Read the records below and report each line in which "site" occurs.

──────── Provided records

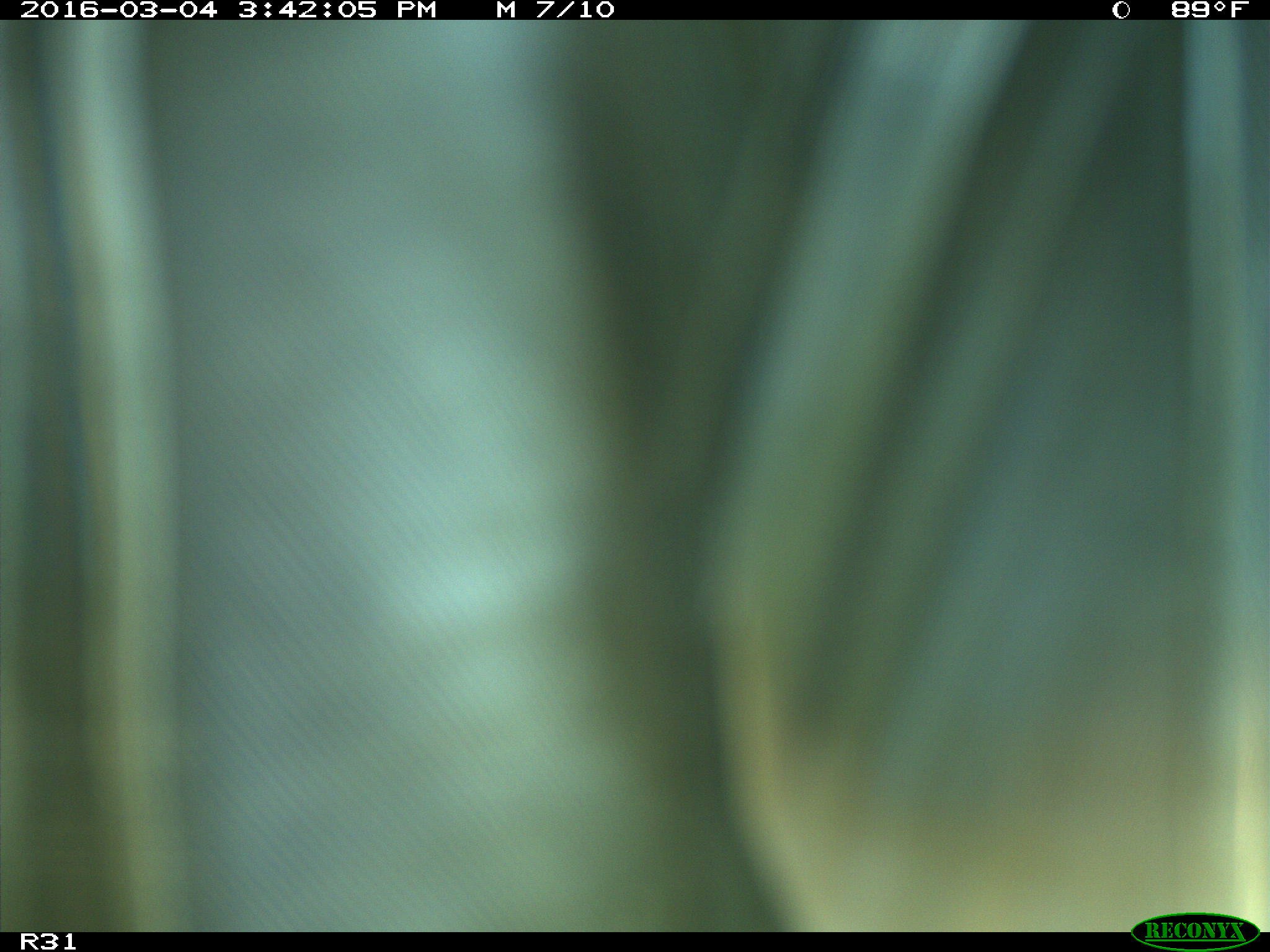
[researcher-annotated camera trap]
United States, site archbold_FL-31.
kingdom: Animalia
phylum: Chordata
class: Aves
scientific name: Aves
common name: birds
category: unidentified bird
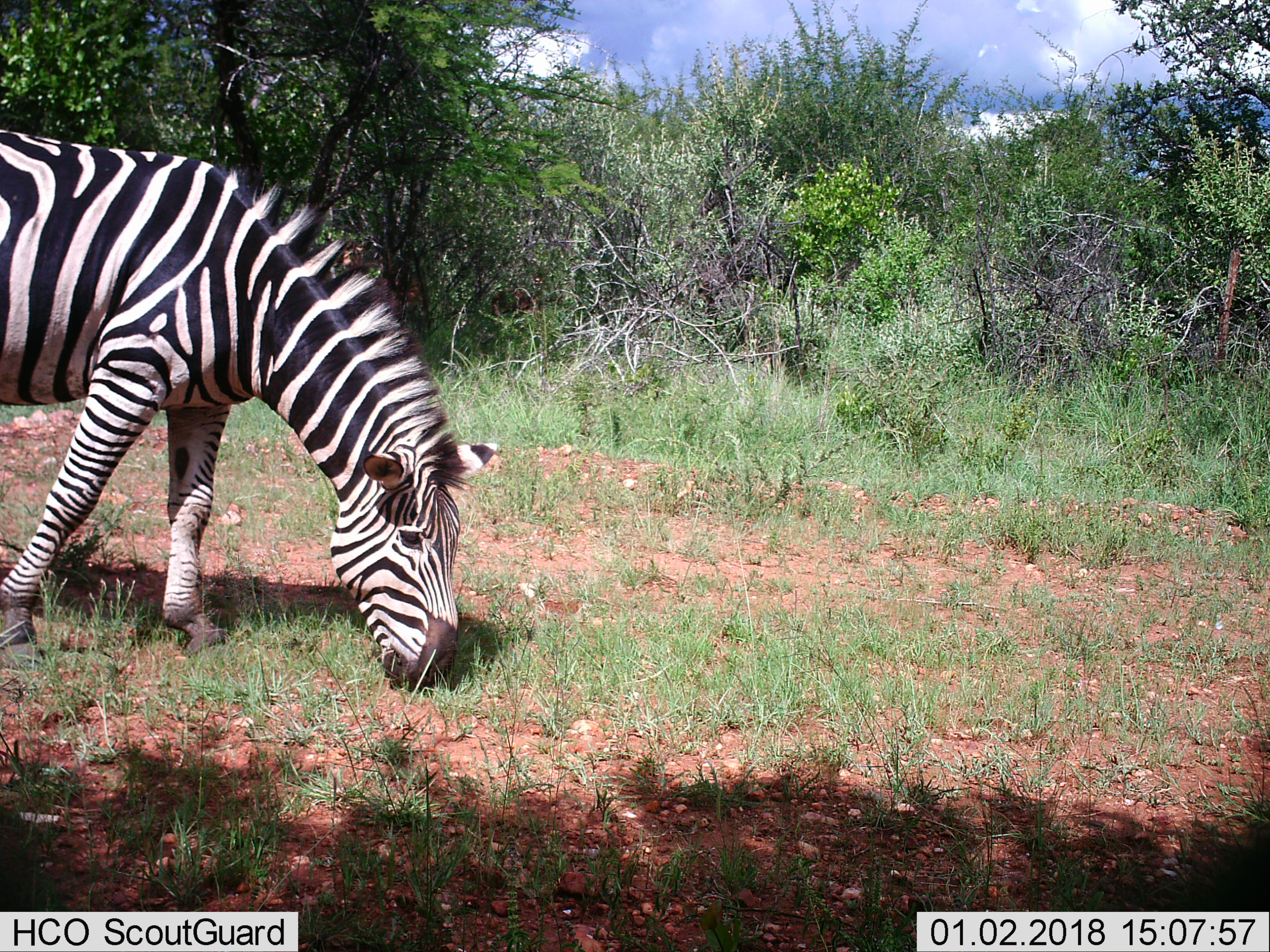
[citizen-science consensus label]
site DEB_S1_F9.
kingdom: Animalia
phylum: Chordata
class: Mammalia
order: Perissodactyla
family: Equidae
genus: Equus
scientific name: Equus quagga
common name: plains zebra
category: zebraplains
Zebraplains (plains zebra) (Equus quagga), count 1. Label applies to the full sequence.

────────────────

• [Answer to the exercise]
United States, site archbold_FL-31.
site DEB_S1_F9.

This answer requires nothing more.